I saw it happen this very morning. Animal.
 
Washing hands after using the lavatory is, it seems, a rare habit. One cannot judge by the person's age or appearance if he will or won't.

Flushing properly can also be a worryingly rare too habit too.

People should leave the toilet in the condition that they would like to find it rather than covered in brown render and with more skid marks than Runway #1 at Heathrow.
 
While on the subject of toilets, if I got to a public toilet and the seat/lid is down, I now find a different cubicle, as twice I've lifted the cover to be greeted with a little surprise :eek:
 
It happened again.

I really fancied a non-posh cooked breakfast this morning so off we went to the local tradesman's cafe.

I loved it, the Mrs turned pale halfway through as she saw some bloke shove an index finger up each nostril, simultaneously, have a good probe then rub each digit vigorously into his strides.

WTF?
 
It happened again.

I really fancied a non-posh cooked breakfast this morning so off we went to the local tradesman's cafe.

I loved it, the Mrs turned pale halfway through as she saw some bloke shove an index finger up each nostril, simultaneously, have a good probe then rub each digit vigorously into his strides.

WTF?

Rule 1: never ever take the Mrs in to such an establishment!

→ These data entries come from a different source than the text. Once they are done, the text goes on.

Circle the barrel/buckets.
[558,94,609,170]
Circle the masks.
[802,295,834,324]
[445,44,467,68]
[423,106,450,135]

Rule 2: Expect the unexpected in such an establishment!!

Rule 3: Shackle it up yourself as you never no what one will be served!!
 
Rule 1: never ever take the Mrs in to such an establishment!

Rule 2: Expect the unexpected in such an establishment!!

Rule 3: Shackle it up yourself as you never no what one will be served!!

I agree. All builders and their eateries are the same. Disgusting folk.